There was a very good spirit in the camp. The commitment to nonviolence was strong. We showed up for the nonviolence training thinking we would learn more about the camp, because we considered the camp to be itself nonviolent resistance. But the training was for those who were willing to commit civil disobedience at the construction site. The trainers talked about the tanks, sound canons, tear gas, rubber bullets, and attack dogs that had been used on protestors. Before the training on legal issues was finished, there was a call for the water protectors to go to the construction site. In our circle, almost all of those willing to be arrested were non-indigenous allies from across the country.
We have so much admiration for the strength of the people of Standing Rock who are leading this environmental protest at great cost and with great difficulty.

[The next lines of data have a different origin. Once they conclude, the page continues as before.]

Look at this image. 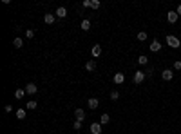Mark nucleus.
<instances>
[{
  "instance_id": "nucleus-3",
  "label": "nucleus",
  "mask_w": 181,
  "mask_h": 134,
  "mask_svg": "<svg viewBox=\"0 0 181 134\" xmlns=\"http://www.w3.org/2000/svg\"><path fill=\"white\" fill-rule=\"evenodd\" d=\"M161 78H163L165 82H170V80L174 78V72H172L170 69H163V71H161Z\"/></svg>"
},
{
  "instance_id": "nucleus-1",
  "label": "nucleus",
  "mask_w": 181,
  "mask_h": 134,
  "mask_svg": "<svg viewBox=\"0 0 181 134\" xmlns=\"http://www.w3.org/2000/svg\"><path fill=\"white\" fill-rule=\"evenodd\" d=\"M165 42H167V46H169V47H172V49H177V47L181 46L179 38H177V36H174V35H167Z\"/></svg>"
},
{
  "instance_id": "nucleus-29",
  "label": "nucleus",
  "mask_w": 181,
  "mask_h": 134,
  "mask_svg": "<svg viewBox=\"0 0 181 134\" xmlns=\"http://www.w3.org/2000/svg\"><path fill=\"white\" fill-rule=\"evenodd\" d=\"M176 13H177V14H179V17H181V4H179V6L176 7Z\"/></svg>"
},
{
  "instance_id": "nucleus-14",
  "label": "nucleus",
  "mask_w": 181,
  "mask_h": 134,
  "mask_svg": "<svg viewBox=\"0 0 181 134\" xmlns=\"http://www.w3.org/2000/svg\"><path fill=\"white\" fill-rule=\"evenodd\" d=\"M80 27L83 29V31H89V29H90V20H89V18H83L82 24H80Z\"/></svg>"
},
{
  "instance_id": "nucleus-17",
  "label": "nucleus",
  "mask_w": 181,
  "mask_h": 134,
  "mask_svg": "<svg viewBox=\"0 0 181 134\" xmlns=\"http://www.w3.org/2000/svg\"><path fill=\"white\" fill-rule=\"evenodd\" d=\"M85 69H87V71H94V69H96V62H94V60H89V62L85 64Z\"/></svg>"
},
{
  "instance_id": "nucleus-10",
  "label": "nucleus",
  "mask_w": 181,
  "mask_h": 134,
  "mask_svg": "<svg viewBox=\"0 0 181 134\" xmlns=\"http://www.w3.org/2000/svg\"><path fill=\"white\" fill-rule=\"evenodd\" d=\"M74 118H76V122H83V120H85L83 109H76V111H74Z\"/></svg>"
},
{
  "instance_id": "nucleus-19",
  "label": "nucleus",
  "mask_w": 181,
  "mask_h": 134,
  "mask_svg": "<svg viewBox=\"0 0 181 134\" xmlns=\"http://www.w3.org/2000/svg\"><path fill=\"white\" fill-rule=\"evenodd\" d=\"M138 64H140V65H147V64H148V58H147L145 54L138 56Z\"/></svg>"
},
{
  "instance_id": "nucleus-6",
  "label": "nucleus",
  "mask_w": 181,
  "mask_h": 134,
  "mask_svg": "<svg viewBox=\"0 0 181 134\" xmlns=\"http://www.w3.org/2000/svg\"><path fill=\"white\" fill-rule=\"evenodd\" d=\"M25 93H27V94H36V93H38V87H36L35 83H27V85H25Z\"/></svg>"
},
{
  "instance_id": "nucleus-8",
  "label": "nucleus",
  "mask_w": 181,
  "mask_h": 134,
  "mask_svg": "<svg viewBox=\"0 0 181 134\" xmlns=\"http://www.w3.org/2000/svg\"><path fill=\"white\" fill-rule=\"evenodd\" d=\"M90 134H101V123H90Z\"/></svg>"
},
{
  "instance_id": "nucleus-18",
  "label": "nucleus",
  "mask_w": 181,
  "mask_h": 134,
  "mask_svg": "<svg viewBox=\"0 0 181 134\" xmlns=\"http://www.w3.org/2000/svg\"><path fill=\"white\" fill-rule=\"evenodd\" d=\"M24 96H25V89H18V91L14 93V98H17V100H22Z\"/></svg>"
},
{
  "instance_id": "nucleus-12",
  "label": "nucleus",
  "mask_w": 181,
  "mask_h": 134,
  "mask_svg": "<svg viewBox=\"0 0 181 134\" xmlns=\"http://www.w3.org/2000/svg\"><path fill=\"white\" fill-rule=\"evenodd\" d=\"M54 20H56V14L45 13V17H43V22H45V24H54Z\"/></svg>"
},
{
  "instance_id": "nucleus-28",
  "label": "nucleus",
  "mask_w": 181,
  "mask_h": 134,
  "mask_svg": "<svg viewBox=\"0 0 181 134\" xmlns=\"http://www.w3.org/2000/svg\"><path fill=\"white\" fill-rule=\"evenodd\" d=\"M83 7H90V0H83Z\"/></svg>"
},
{
  "instance_id": "nucleus-21",
  "label": "nucleus",
  "mask_w": 181,
  "mask_h": 134,
  "mask_svg": "<svg viewBox=\"0 0 181 134\" xmlns=\"http://www.w3.org/2000/svg\"><path fill=\"white\" fill-rule=\"evenodd\" d=\"M17 118L18 120H25V109H18L17 111Z\"/></svg>"
},
{
  "instance_id": "nucleus-16",
  "label": "nucleus",
  "mask_w": 181,
  "mask_h": 134,
  "mask_svg": "<svg viewBox=\"0 0 181 134\" xmlns=\"http://www.w3.org/2000/svg\"><path fill=\"white\" fill-rule=\"evenodd\" d=\"M13 46H14V47H17V49H20V47L24 46V40H22L20 36H17V38H14V40H13Z\"/></svg>"
},
{
  "instance_id": "nucleus-11",
  "label": "nucleus",
  "mask_w": 181,
  "mask_h": 134,
  "mask_svg": "<svg viewBox=\"0 0 181 134\" xmlns=\"http://www.w3.org/2000/svg\"><path fill=\"white\" fill-rule=\"evenodd\" d=\"M87 105H89V109H98L100 101H98V98H89L87 100Z\"/></svg>"
},
{
  "instance_id": "nucleus-2",
  "label": "nucleus",
  "mask_w": 181,
  "mask_h": 134,
  "mask_svg": "<svg viewBox=\"0 0 181 134\" xmlns=\"http://www.w3.org/2000/svg\"><path fill=\"white\" fill-rule=\"evenodd\" d=\"M145 78H147V74H145V71H136V72H134V76H132L134 83H141V82H143Z\"/></svg>"
},
{
  "instance_id": "nucleus-5",
  "label": "nucleus",
  "mask_w": 181,
  "mask_h": 134,
  "mask_svg": "<svg viewBox=\"0 0 181 134\" xmlns=\"http://www.w3.org/2000/svg\"><path fill=\"white\" fill-rule=\"evenodd\" d=\"M90 54H93V58H100V54H101V46H100V43H94V46H93Z\"/></svg>"
},
{
  "instance_id": "nucleus-13",
  "label": "nucleus",
  "mask_w": 181,
  "mask_h": 134,
  "mask_svg": "<svg viewBox=\"0 0 181 134\" xmlns=\"http://www.w3.org/2000/svg\"><path fill=\"white\" fill-rule=\"evenodd\" d=\"M67 17V9L62 6V7H58L56 9V18H65Z\"/></svg>"
},
{
  "instance_id": "nucleus-4",
  "label": "nucleus",
  "mask_w": 181,
  "mask_h": 134,
  "mask_svg": "<svg viewBox=\"0 0 181 134\" xmlns=\"http://www.w3.org/2000/svg\"><path fill=\"white\" fill-rule=\"evenodd\" d=\"M177 18H179V14H177L176 11H169V13H167V22H169V24H176Z\"/></svg>"
},
{
  "instance_id": "nucleus-20",
  "label": "nucleus",
  "mask_w": 181,
  "mask_h": 134,
  "mask_svg": "<svg viewBox=\"0 0 181 134\" xmlns=\"http://www.w3.org/2000/svg\"><path fill=\"white\" fill-rule=\"evenodd\" d=\"M109 122H111V116H109V114H101L100 123H101V125H105V123H109Z\"/></svg>"
},
{
  "instance_id": "nucleus-26",
  "label": "nucleus",
  "mask_w": 181,
  "mask_h": 134,
  "mask_svg": "<svg viewBox=\"0 0 181 134\" xmlns=\"http://www.w3.org/2000/svg\"><path fill=\"white\" fill-rule=\"evenodd\" d=\"M119 98V93L118 91H111V100H118Z\"/></svg>"
},
{
  "instance_id": "nucleus-24",
  "label": "nucleus",
  "mask_w": 181,
  "mask_h": 134,
  "mask_svg": "<svg viewBox=\"0 0 181 134\" xmlns=\"http://www.w3.org/2000/svg\"><path fill=\"white\" fill-rule=\"evenodd\" d=\"M138 40H140V42H145V40H147V33H145V31H140V33H138Z\"/></svg>"
},
{
  "instance_id": "nucleus-7",
  "label": "nucleus",
  "mask_w": 181,
  "mask_h": 134,
  "mask_svg": "<svg viewBox=\"0 0 181 134\" xmlns=\"http://www.w3.org/2000/svg\"><path fill=\"white\" fill-rule=\"evenodd\" d=\"M112 80H114L116 85H119V83H123V82H125V74H123V72H116Z\"/></svg>"
},
{
  "instance_id": "nucleus-15",
  "label": "nucleus",
  "mask_w": 181,
  "mask_h": 134,
  "mask_svg": "<svg viewBox=\"0 0 181 134\" xmlns=\"http://www.w3.org/2000/svg\"><path fill=\"white\" fill-rule=\"evenodd\" d=\"M36 107H38V103H36L35 100H29V101L25 103V109H29V111H35Z\"/></svg>"
},
{
  "instance_id": "nucleus-9",
  "label": "nucleus",
  "mask_w": 181,
  "mask_h": 134,
  "mask_svg": "<svg viewBox=\"0 0 181 134\" xmlns=\"http://www.w3.org/2000/svg\"><path fill=\"white\" fill-rule=\"evenodd\" d=\"M148 49L152 51V53H158V51H161V42H158V40H154L152 43L148 46Z\"/></svg>"
},
{
  "instance_id": "nucleus-27",
  "label": "nucleus",
  "mask_w": 181,
  "mask_h": 134,
  "mask_svg": "<svg viewBox=\"0 0 181 134\" xmlns=\"http://www.w3.org/2000/svg\"><path fill=\"white\" fill-rule=\"evenodd\" d=\"M174 69H176V71H181V62H179V60L174 62Z\"/></svg>"
},
{
  "instance_id": "nucleus-25",
  "label": "nucleus",
  "mask_w": 181,
  "mask_h": 134,
  "mask_svg": "<svg viewBox=\"0 0 181 134\" xmlns=\"http://www.w3.org/2000/svg\"><path fill=\"white\" fill-rule=\"evenodd\" d=\"M72 129H74V130H80V129H82V122H76V120H74V123H72Z\"/></svg>"
},
{
  "instance_id": "nucleus-30",
  "label": "nucleus",
  "mask_w": 181,
  "mask_h": 134,
  "mask_svg": "<svg viewBox=\"0 0 181 134\" xmlns=\"http://www.w3.org/2000/svg\"><path fill=\"white\" fill-rule=\"evenodd\" d=\"M13 111V105H6V112H11Z\"/></svg>"
},
{
  "instance_id": "nucleus-23",
  "label": "nucleus",
  "mask_w": 181,
  "mask_h": 134,
  "mask_svg": "<svg viewBox=\"0 0 181 134\" xmlns=\"http://www.w3.org/2000/svg\"><path fill=\"white\" fill-rule=\"evenodd\" d=\"M100 6H101L100 0H90V7H93V9H98Z\"/></svg>"
},
{
  "instance_id": "nucleus-22",
  "label": "nucleus",
  "mask_w": 181,
  "mask_h": 134,
  "mask_svg": "<svg viewBox=\"0 0 181 134\" xmlns=\"http://www.w3.org/2000/svg\"><path fill=\"white\" fill-rule=\"evenodd\" d=\"M25 38H29V40L35 38V31H33V29H25Z\"/></svg>"
}]
</instances>
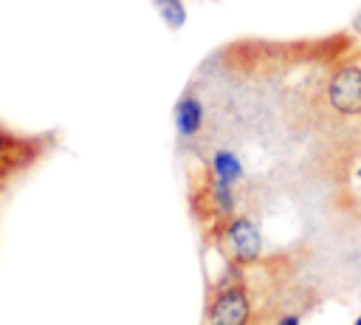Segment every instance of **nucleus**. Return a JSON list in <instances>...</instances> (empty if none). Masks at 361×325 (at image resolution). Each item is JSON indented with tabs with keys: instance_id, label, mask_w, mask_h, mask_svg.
<instances>
[{
	"instance_id": "nucleus-2",
	"label": "nucleus",
	"mask_w": 361,
	"mask_h": 325,
	"mask_svg": "<svg viewBox=\"0 0 361 325\" xmlns=\"http://www.w3.org/2000/svg\"><path fill=\"white\" fill-rule=\"evenodd\" d=\"M240 266H228V274L217 283L206 305L203 325H251V297L243 280H237Z\"/></svg>"
},
{
	"instance_id": "nucleus-9",
	"label": "nucleus",
	"mask_w": 361,
	"mask_h": 325,
	"mask_svg": "<svg viewBox=\"0 0 361 325\" xmlns=\"http://www.w3.org/2000/svg\"><path fill=\"white\" fill-rule=\"evenodd\" d=\"M355 28L361 31V11H358V20H355Z\"/></svg>"
},
{
	"instance_id": "nucleus-5",
	"label": "nucleus",
	"mask_w": 361,
	"mask_h": 325,
	"mask_svg": "<svg viewBox=\"0 0 361 325\" xmlns=\"http://www.w3.org/2000/svg\"><path fill=\"white\" fill-rule=\"evenodd\" d=\"M206 122V107L200 102V96L195 90H186L178 102H175V130L180 138H195L203 130Z\"/></svg>"
},
{
	"instance_id": "nucleus-7",
	"label": "nucleus",
	"mask_w": 361,
	"mask_h": 325,
	"mask_svg": "<svg viewBox=\"0 0 361 325\" xmlns=\"http://www.w3.org/2000/svg\"><path fill=\"white\" fill-rule=\"evenodd\" d=\"M152 3H155V8H158L161 20H164L169 28H180V25L186 23V8H183L180 0H152Z\"/></svg>"
},
{
	"instance_id": "nucleus-4",
	"label": "nucleus",
	"mask_w": 361,
	"mask_h": 325,
	"mask_svg": "<svg viewBox=\"0 0 361 325\" xmlns=\"http://www.w3.org/2000/svg\"><path fill=\"white\" fill-rule=\"evenodd\" d=\"M34 155H37V141L11 136L6 127H0V178L25 167Z\"/></svg>"
},
{
	"instance_id": "nucleus-3",
	"label": "nucleus",
	"mask_w": 361,
	"mask_h": 325,
	"mask_svg": "<svg viewBox=\"0 0 361 325\" xmlns=\"http://www.w3.org/2000/svg\"><path fill=\"white\" fill-rule=\"evenodd\" d=\"M327 105L338 116H361V65L341 62L327 79Z\"/></svg>"
},
{
	"instance_id": "nucleus-1",
	"label": "nucleus",
	"mask_w": 361,
	"mask_h": 325,
	"mask_svg": "<svg viewBox=\"0 0 361 325\" xmlns=\"http://www.w3.org/2000/svg\"><path fill=\"white\" fill-rule=\"evenodd\" d=\"M214 240L228 266H254L262 254V232L248 215H228L214 223Z\"/></svg>"
},
{
	"instance_id": "nucleus-11",
	"label": "nucleus",
	"mask_w": 361,
	"mask_h": 325,
	"mask_svg": "<svg viewBox=\"0 0 361 325\" xmlns=\"http://www.w3.org/2000/svg\"><path fill=\"white\" fill-rule=\"evenodd\" d=\"M358 178H361V170H358Z\"/></svg>"
},
{
	"instance_id": "nucleus-8",
	"label": "nucleus",
	"mask_w": 361,
	"mask_h": 325,
	"mask_svg": "<svg viewBox=\"0 0 361 325\" xmlns=\"http://www.w3.org/2000/svg\"><path fill=\"white\" fill-rule=\"evenodd\" d=\"M274 325H302V314H282Z\"/></svg>"
},
{
	"instance_id": "nucleus-10",
	"label": "nucleus",
	"mask_w": 361,
	"mask_h": 325,
	"mask_svg": "<svg viewBox=\"0 0 361 325\" xmlns=\"http://www.w3.org/2000/svg\"><path fill=\"white\" fill-rule=\"evenodd\" d=\"M353 325H361V314H358V317H355V319H353Z\"/></svg>"
},
{
	"instance_id": "nucleus-6",
	"label": "nucleus",
	"mask_w": 361,
	"mask_h": 325,
	"mask_svg": "<svg viewBox=\"0 0 361 325\" xmlns=\"http://www.w3.org/2000/svg\"><path fill=\"white\" fill-rule=\"evenodd\" d=\"M206 172H209L214 181L228 184V187H237V184L243 181V175H245L240 155H237L234 150H226V147H220V150H214V153H212Z\"/></svg>"
}]
</instances>
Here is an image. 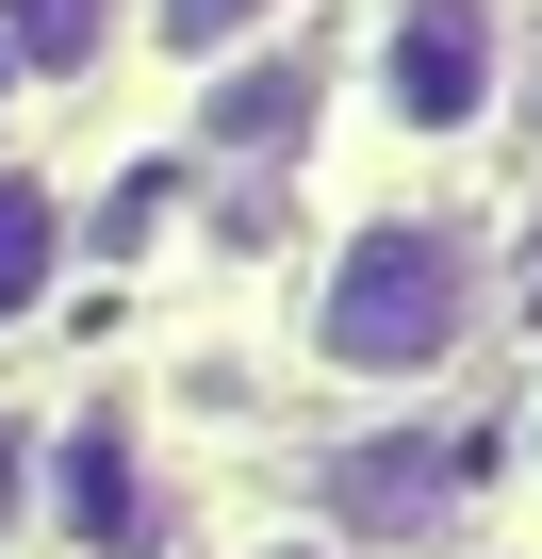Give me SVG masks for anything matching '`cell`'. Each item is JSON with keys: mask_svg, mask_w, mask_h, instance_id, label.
<instances>
[{"mask_svg": "<svg viewBox=\"0 0 542 559\" xmlns=\"http://www.w3.org/2000/svg\"><path fill=\"white\" fill-rule=\"evenodd\" d=\"M477 330H493V230L444 198H395L313 263V362L346 395H427Z\"/></svg>", "mask_w": 542, "mask_h": 559, "instance_id": "obj_1", "label": "cell"}, {"mask_svg": "<svg viewBox=\"0 0 542 559\" xmlns=\"http://www.w3.org/2000/svg\"><path fill=\"white\" fill-rule=\"evenodd\" d=\"M493 99H509V0H378V116L411 148L493 132Z\"/></svg>", "mask_w": 542, "mask_h": 559, "instance_id": "obj_2", "label": "cell"}, {"mask_svg": "<svg viewBox=\"0 0 542 559\" xmlns=\"http://www.w3.org/2000/svg\"><path fill=\"white\" fill-rule=\"evenodd\" d=\"M34 510L83 543V559H148L165 543V477H148V428L99 395V412H67L50 444H34Z\"/></svg>", "mask_w": 542, "mask_h": 559, "instance_id": "obj_3", "label": "cell"}, {"mask_svg": "<svg viewBox=\"0 0 542 559\" xmlns=\"http://www.w3.org/2000/svg\"><path fill=\"white\" fill-rule=\"evenodd\" d=\"M460 477H477V444H460V428H378V444L346 461V510H362V526H395V510H444Z\"/></svg>", "mask_w": 542, "mask_h": 559, "instance_id": "obj_4", "label": "cell"}, {"mask_svg": "<svg viewBox=\"0 0 542 559\" xmlns=\"http://www.w3.org/2000/svg\"><path fill=\"white\" fill-rule=\"evenodd\" d=\"M50 280H67V198H50L34 165H0V330L50 313Z\"/></svg>", "mask_w": 542, "mask_h": 559, "instance_id": "obj_5", "label": "cell"}, {"mask_svg": "<svg viewBox=\"0 0 542 559\" xmlns=\"http://www.w3.org/2000/svg\"><path fill=\"white\" fill-rule=\"evenodd\" d=\"M116 17H132V0H0V34H17V67H50V83H83V67L116 50Z\"/></svg>", "mask_w": 542, "mask_h": 559, "instance_id": "obj_6", "label": "cell"}, {"mask_svg": "<svg viewBox=\"0 0 542 559\" xmlns=\"http://www.w3.org/2000/svg\"><path fill=\"white\" fill-rule=\"evenodd\" d=\"M263 17H280V0H148V34H165L181 67H230V50L263 34Z\"/></svg>", "mask_w": 542, "mask_h": 559, "instance_id": "obj_7", "label": "cell"}, {"mask_svg": "<svg viewBox=\"0 0 542 559\" xmlns=\"http://www.w3.org/2000/svg\"><path fill=\"white\" fill-rule=\"evenodd\" d=\"M34 526V428H0V543Z\"/></svg>", "mask_w": 542, "mask_h": 559, "instance_id": "obj_8", "label": "cell"}, {"mask_svg": "<svg viewBox=\"0 0 542 559\" xmlns=\"http://www.w3.org/2000/svg\"><path fill=\"white\" fill-rule=\"evenodd\" d=\"M246 559H362V543H329V526H280V543H246Z\"/></svg>", "mask_w": 542, "mask_h": 559, "instance_id": "obj_9", "label": "cell"}, {"mask_svg": "<svg viewBox=\"0 0 542 559\" xmlns=\"http://www.w3.org/2000/svg\"><path fill=\"white\" fill-rule=\"evenodd\" d=\"M526 477H542V412H526Z\"/></svg>", "mask_w": 542, "mask_h": 559, "instance_id": "obj_10", "label": "cell"}]
</instances>
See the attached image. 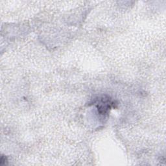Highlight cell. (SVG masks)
<instances>
[{
    "label": "cell",
    "instance_id": "2",
    "mask_svg": "<svg viewBox=\"0 0 166 166\" xmlns=\"http://www.w3.org/2000/svg\"><path fill=\"white\" fill-rule=\"evenodd\" d=\"M7 158H6V157L5 158V157L3 156H2V158H1V165H3L6 164V162H7Z\"/></svg>",
    "mask_w": 166,
    "mask_h": 166
},
{
    "label": "cell",
    "instance_id": "1",
    "mask_svg": "<svg viewBox=\"0 0 166 166\" xmlns=\"http://www.w3.org/2000/svg\"><path fill=\"white\" fill-rule=\"evenodd\" d=\"M97 109L100 115L105 117L109 114L112 105L113 104L111 102V100L109 97H101L97 101Z\"/></svg>",
    "mask_w": 166,
    "mask_h": 166
}]
</instances>
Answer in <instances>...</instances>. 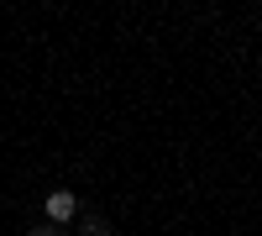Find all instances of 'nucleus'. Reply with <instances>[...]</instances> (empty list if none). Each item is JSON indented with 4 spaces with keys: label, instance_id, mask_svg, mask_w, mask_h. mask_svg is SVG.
<instances>
[{
    "label": "nucleus",
    "instance_id": "1",
    "mask_svg": "<svg viewBox=\"0 0 262 236\" xmlns=\"http://www.w3.org/2000/svg\"><path fill=\"white\" fill-rule=\"evenodd\" d=\"M74 210H79V200L69 195V189H58V195H48V221H74Z\"/></svg>",
    "mask_w": 262,
    "mask_h": 236
},
{
    "label": "nucleus",
    "instance_id": "3",
    "mask_svg": "<svg viewBox=\"0 0 262 236\" xmlns=\"http://www.w3.org/2000/svg\"><path fill=\"white\" fill-rule=\"evenodd\" d=\"M32 236H48V231H32Z\"/></svg>",
    "mask_w": 262,
    "mask_h": 236
},
{
    "label": "nucleus",
    "instance_id": "2",
    "mask_svg": "<svg viewBox=\"0 0 262 236\" xmlns=\"http://www.w3.org/2000/svg\"><path fill=\"white\" fill-rule=\"evenodd\" d=\"M84 236H111V226L105 221H84Z\"/></svg>",
    "mask_w": 262,
    "mask_h": 236
}]
</instances>
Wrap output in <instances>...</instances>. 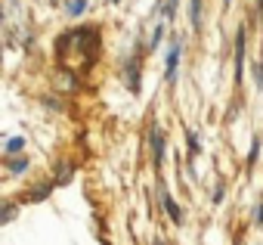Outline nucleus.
<instances>
[{
  "instance_id": "f257e3e1",
  "label": "nucleus",
  "mask_w": 263,
  "mask_h": 245,
  "mask_svg": "<svg viewBox=\"0 0 263 245\" xmlns=\"http://www.w3.org/2000/svg\"><path fill=\"white\" fill-rule=\"evenodd\" d=\"M177 62H180V47L174 44V53H171V59H167V81L177 78Z\"/></svg>"
},
{
  "instance_id": "f03ea898",
  "label": "nucleus",
  "mask_w": 263,
  "mask_h": 245,
  "mask_svg": "<svg viewBox=\"0 0 263 245\" xmlns=\"http://www.w3.org/2000/svg\"><path fill=\"white\" fill-rule=\"evenodd\" d=\"M152 143H155V162H161V149H164V143H161V134H158V131H152Z\"/></svg>"
},
{
  "instance_id": "7ed1b4c3",
  "label": "nucleus",
  "mask_w": 263,
  "mask_h": 245,
  "mask_svg": "<svg viewBox=\"0 0 263 245\" xmlns=\"http://www.w3.org/2000/svg\"><path fill=\"white\" fill-rule=\"evenodd\" d=\"M164 208H167V214H171L174 220H180V208H177V202H174V199H164Z\"/></svg>"
},
{
  "instance_id": "20e7f679",
  "label": "nucleus",
  "mask_w": 263,
  "mask_h": 245,
  "mask_svg": "<svg viewBox=\"0 0 263 245\" xmlns=\"http://www.w3.org/2000/svg\"><path fill=\"white\" fill-rule=\"evenodd\" d=\"M68 13H84V0H71V4H68Z\"/></svg>"
},
{
  "instance_id": "39448f33",
  "label": "nucleus",
  "mask_w": 263,
  "mask_h": 245,
  "mask_svg": "<svg viewBox=\"0 0 263 245\" xmlns=\"http://www.w3.org/2000/svg\"><path fill=\"white\" fill-rule=\"evenodd\" d=\"M198 16H201V0H192V22L198 25Z\"/></svg>"
},
{
  "instance_id": "423d86ee",
  "label": "nucleus",
  "mask_w": 263,
  "mask_h": 245,
  "mask_svg": "<svg viewBox=\"0 0 263 245\" xmlns=\"http://www.w3.org/2000/svg\"><path fill=\"white\" fill-rule=\"evenodd\" d=\"M22 146H25V143H22V140H10V149H7V152H19V149H22Z\"/></svg>"
}]
</instances>
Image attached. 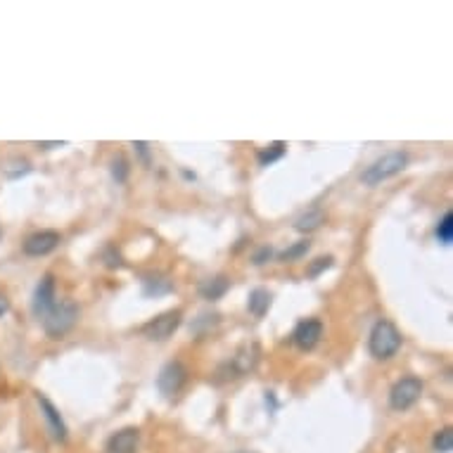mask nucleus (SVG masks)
Masks as SVG:
<instances>
[{
  "instance_id": "f257e3e1",
  "label": "nucleus",
  "mask_w": 453,
  "mask_h": 453,
  "mask_svg": "<svg viewBox=\"0 0 453 453\" xmlns=\"http://www.w3.org/2000/svg\"><path fill=\"white\" fill-rule=\"evenodd\" d=\"M76 320H79V306L72 299H62V302H55L50 311L43 316V330H46L48 337L60 339L76 325Z\"/></svg>"
},
{
  "instance_id": "f03ea898",
  "label": "nucleus",
  "mask_w": 453,
  "mask_h": 453,
  "mask_svg": "<svg viewBox=\"0 0 453 453\" xmlns=\"http://www.w3.org/2000/svg\"><path fill=\"white\" fill-rule=\"evenodd\" d=\"M368 346H370V353H373L375 358L384 361V358H392L394 353L399 351L401 334L389 320H380V323H375L373 330H370Z\"/></svg>"
},
{
  "instance_id": "7ed1b4c3",
  "label": "nucleus",
  "mask_w": 453,
  "mask_h": 453,
  "mask_svg": "<svg viewBox=\"0 0 453 453\" xmlns=\"http://www.w3.org/2000/svg\"><path fill=\"white\" fill-rule=\"evenodd\" d=\"M406 164H408V157L403 152H389L377 161H373V164L361 173V181L365 185H380L382 181H387V178L401 173L406 169Z\"/></svg>"
},
{
  "instance_id": "20e7f679",
  "label": "nucleus",
  "mask_w": 453,
  "mask_h": 453,
  "mask_svg": "<svg viewBox=\"0 0 453 453\" xmlns=\"http://www.w3.org/2000/svg\"><path fill=\"white\" fill-rule=\"evenodd\" d=\"M420 396H423V382L418 377H403L389 392V406L394 411H408L420 401Z\"/></svg>"
},
{
  "instance_id": "39448f33",
  "label": "nucleus",
  "mask_w": 453,
  "mask_h": 453,
  "mask_svg": "<svg viewBox=\"0 0 453 453\" xmlns=\"http://www.w3.org/2000/svg\"><path fill=\"white\" fill-rule=\"evenodd\" d=\"M181 318H183V311H178V309L176 311H164L157 318H152L150 323L142 325V334L147 339H152V342H164V339H169L178 330Z\"/></svg>"
},
{
  "instance_id": "423d86ee",
  "label": "nucleus",
  "mask_w": 453,
  "mask_h": 453,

It is challenging to have so many of their allies trying to take control of the movement. They are preparing to winterize the camp now so they can stay for however long it takes to protect the river.
We wanted to go observe because we are concerned about the media coverage and/or lack of it. The militarization of the police force is very concerning, too. Just before we reached the camp, we were stopped, questioned, warned, and photographed by the National Guard. We passed through the roadblock and came to the location at the side of the road where the construction of the pipeline had halted. There was a small encampment there and hundreds of flags tied to the fence. There, we were welcomed and learned about some conflict within the movement (typical of social movements-many different perspectives from many passionate people). We took pictures and headed to the camp, where a police helicopter hovered overhead all day long, watching us.
The following morning about 5:00 AM, there was a call over a loud speaker in the camp for the water protectors to go to the construction site, because the court injunction had been lifted. Going to the protest site meant likely arrest. About 100 people went that morning; 27 were arrested. Among their number was actor Shailene Woodley, who live-streamed the process. Within a few hours, it had 3 million views.